** start of INPUT FOR THIS TASK **
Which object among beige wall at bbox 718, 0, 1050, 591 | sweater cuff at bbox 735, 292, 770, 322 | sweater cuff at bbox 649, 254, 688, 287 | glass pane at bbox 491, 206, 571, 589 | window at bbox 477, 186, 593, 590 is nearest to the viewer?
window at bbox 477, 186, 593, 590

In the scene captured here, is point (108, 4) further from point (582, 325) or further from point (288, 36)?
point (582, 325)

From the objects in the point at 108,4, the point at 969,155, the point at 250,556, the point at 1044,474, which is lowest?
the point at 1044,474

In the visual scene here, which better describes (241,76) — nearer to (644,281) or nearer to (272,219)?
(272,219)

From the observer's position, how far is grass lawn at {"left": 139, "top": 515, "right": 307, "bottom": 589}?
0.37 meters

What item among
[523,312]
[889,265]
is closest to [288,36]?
** end of INPUT FOR THIS TASK **
TASK INSTRUCTIONS: Copy out the records word for word, starting at the line that contains "In the scene" and going through the last line of the records, with both ends included.

FINISHED EXERCISE:
In the scene captured here, is point (108, 4) further from point (582, 325) or further from point (288, 36)?
point (582, 325)

From the objects in the point at 108,4, the point at 969,155, the point at 250,556, the point at 1044,474, which is lowest?
the point at 1044,474

In the visual scene here, which better describes (241,76) — nearer to (644,281) or nearer to (272,219)?
(272,219)

From the observer's position, how far is grass lawn at {"left": 139, "top": 515, "right": 307, "bottom": 589}?
0.37 meters

What item among
[523,312]
[889,265]
is closest to [288,36]?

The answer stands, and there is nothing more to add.